- **QUOTED TEXT**:
· · · · · · ·

[ 
https://issues.apache.org/jira/browse/HBASE-30201?page=com.atlassian.jira.plugin.system.issuetabpanels:comment-tabpanel&focusedCommentId=18085942#comment-18085942
 ] 

rstest commented on HBASE-30201:
--------------------------------

Potential fix direction:

- In `checkIfShouldMoveSystemRegionAsync()`, do not call the normal 
`moveAsync(...)` path for `hbase:meta` when the region is already in transition 
or when the source/target server is dead, queued-dead, or currently being 
handled by `ServerCrashProcedure`.
- If `hbase:meta` already has an active procedure, defer the compatibility move 
and retry after the procedure completes instead of treating the normal move 
failure as the recovery path.
- Add a regression test where an upgraded HMaster sees a newly registered 
RegionServer while the old RegionServer hosting `hbase:meta` has failed during 
`OPENING`; the test should assert that `hbase:meta` is eventually assigned and 
that the compatibility move path does not interfere with crash recovery.

· · · · · · ·

- **INSTRUCTION 1**: Identify each line of the entries below that contains the word "picture", and copy those lines.
The HBASE-30201 comment and the entries come from unrelated sources.

- **Data listing**:

· · · · · · ·

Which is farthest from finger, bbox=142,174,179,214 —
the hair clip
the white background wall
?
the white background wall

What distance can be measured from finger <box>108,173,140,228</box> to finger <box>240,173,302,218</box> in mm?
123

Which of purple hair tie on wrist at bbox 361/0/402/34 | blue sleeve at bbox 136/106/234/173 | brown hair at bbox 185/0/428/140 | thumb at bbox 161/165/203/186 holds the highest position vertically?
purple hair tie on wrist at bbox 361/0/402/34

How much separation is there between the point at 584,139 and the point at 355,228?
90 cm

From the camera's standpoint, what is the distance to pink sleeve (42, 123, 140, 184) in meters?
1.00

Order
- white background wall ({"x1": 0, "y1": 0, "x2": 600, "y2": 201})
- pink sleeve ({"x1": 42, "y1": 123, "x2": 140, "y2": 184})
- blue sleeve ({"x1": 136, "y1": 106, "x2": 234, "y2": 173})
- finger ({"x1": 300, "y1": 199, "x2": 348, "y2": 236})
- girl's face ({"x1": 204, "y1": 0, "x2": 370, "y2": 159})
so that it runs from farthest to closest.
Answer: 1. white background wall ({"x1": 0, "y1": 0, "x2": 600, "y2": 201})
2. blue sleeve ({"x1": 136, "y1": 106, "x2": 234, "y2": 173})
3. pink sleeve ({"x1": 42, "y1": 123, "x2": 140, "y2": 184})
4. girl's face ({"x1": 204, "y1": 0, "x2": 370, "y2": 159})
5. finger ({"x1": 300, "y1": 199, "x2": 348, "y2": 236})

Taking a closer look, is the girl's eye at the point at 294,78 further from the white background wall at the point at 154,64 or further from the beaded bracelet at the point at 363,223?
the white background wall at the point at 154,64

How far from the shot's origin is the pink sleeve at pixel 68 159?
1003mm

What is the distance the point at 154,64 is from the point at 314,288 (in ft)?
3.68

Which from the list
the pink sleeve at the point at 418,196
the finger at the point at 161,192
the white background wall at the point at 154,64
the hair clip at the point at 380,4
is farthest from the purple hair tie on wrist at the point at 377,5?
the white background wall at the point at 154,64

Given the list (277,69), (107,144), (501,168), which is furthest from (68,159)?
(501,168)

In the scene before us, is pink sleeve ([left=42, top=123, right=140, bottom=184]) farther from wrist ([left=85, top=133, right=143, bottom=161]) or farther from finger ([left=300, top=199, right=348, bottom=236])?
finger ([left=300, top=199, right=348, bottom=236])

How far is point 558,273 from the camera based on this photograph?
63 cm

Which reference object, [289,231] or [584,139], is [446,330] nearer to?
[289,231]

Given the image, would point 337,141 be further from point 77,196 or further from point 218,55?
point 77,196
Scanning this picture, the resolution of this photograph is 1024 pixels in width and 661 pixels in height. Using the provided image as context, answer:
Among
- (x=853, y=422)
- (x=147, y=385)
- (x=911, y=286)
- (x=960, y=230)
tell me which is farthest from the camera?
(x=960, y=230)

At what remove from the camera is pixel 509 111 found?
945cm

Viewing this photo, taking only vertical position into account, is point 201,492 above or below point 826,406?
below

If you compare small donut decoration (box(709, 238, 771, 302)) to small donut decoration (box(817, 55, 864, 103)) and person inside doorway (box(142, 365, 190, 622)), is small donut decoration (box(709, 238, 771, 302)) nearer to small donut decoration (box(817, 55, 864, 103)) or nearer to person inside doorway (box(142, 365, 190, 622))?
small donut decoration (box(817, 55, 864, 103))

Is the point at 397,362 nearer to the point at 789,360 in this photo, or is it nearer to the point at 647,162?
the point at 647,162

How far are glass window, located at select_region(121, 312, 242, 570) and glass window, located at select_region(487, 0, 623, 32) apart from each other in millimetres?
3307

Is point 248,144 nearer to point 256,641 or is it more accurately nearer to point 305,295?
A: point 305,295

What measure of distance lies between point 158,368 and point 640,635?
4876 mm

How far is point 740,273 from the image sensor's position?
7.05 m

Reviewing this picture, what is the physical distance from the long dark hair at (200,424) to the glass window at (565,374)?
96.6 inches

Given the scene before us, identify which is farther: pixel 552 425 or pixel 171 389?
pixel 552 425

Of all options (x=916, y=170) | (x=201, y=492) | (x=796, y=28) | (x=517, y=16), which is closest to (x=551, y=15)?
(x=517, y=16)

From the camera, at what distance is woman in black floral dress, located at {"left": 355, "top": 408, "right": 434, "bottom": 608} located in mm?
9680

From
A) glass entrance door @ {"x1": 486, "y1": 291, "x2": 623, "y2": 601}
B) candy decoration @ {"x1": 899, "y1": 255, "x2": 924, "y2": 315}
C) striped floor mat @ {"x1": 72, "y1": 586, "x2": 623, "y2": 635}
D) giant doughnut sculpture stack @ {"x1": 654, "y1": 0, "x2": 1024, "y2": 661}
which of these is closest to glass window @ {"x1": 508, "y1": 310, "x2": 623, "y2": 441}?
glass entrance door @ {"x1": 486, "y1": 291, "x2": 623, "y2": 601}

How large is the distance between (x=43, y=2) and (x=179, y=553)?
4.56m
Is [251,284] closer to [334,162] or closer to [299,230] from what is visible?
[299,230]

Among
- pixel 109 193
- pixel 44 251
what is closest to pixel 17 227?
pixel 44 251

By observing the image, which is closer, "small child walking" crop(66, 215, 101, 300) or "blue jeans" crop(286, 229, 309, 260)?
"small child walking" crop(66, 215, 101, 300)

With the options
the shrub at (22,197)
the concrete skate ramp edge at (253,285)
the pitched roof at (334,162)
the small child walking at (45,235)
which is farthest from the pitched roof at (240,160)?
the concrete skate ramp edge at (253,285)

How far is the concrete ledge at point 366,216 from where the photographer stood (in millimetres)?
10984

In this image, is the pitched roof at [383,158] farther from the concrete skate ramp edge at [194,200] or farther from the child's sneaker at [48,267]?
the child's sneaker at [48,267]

· · · · · · ·

- **INSTRUCTION 2**: Please echo the HBASE-30201 comment above in full, without changing anything.

- **EXERCISE RESULT 1**:
Scanning this picture, the resolution of this photograph is 1024 pixels in width and 661 pixels in height. Using the provided image as context, answer:
Reviewing this picture, what is the physical distance from the long dark hair at (200,424) to the glass window at (565,374)?

- **EXERCISE RESULT 2**:
[ 
https://issues.apache.org/jira/browse/HBASE-30201?page=com.atlassian.jira.plugin.system.issuetabpanels:comment-tabpanel&focusedCommentId=18085942#comment-18085942
 ] 

rstest commented on HBASE-30201:
--------------------------------

Potential fix direction:

- In `checkIfShouldMoveSystemRegionAsync()`, do not call the normal 
`moveAsync(...)` path for `hbase:meta` when the region is already in transition 
or when the source/target server is dead, queued-dead, or currently being 
handled by `ServerCrashProcedure`.
- If `hbase:meta` already has an active procedure, defer the compatibility move 
and retry after the procedure completes instead of treating the normal move 
failure as the recovery path.
- Add a regression test where an upgraded HMaster sees a newly registered 
RegionServer while the old RegionServer hosting `hbase:meta` has failed during 
`OPENING`; the test should assert that `hbase:meta` is eventually assigned and 
that the compatibility move path does not interfere with crash recovery.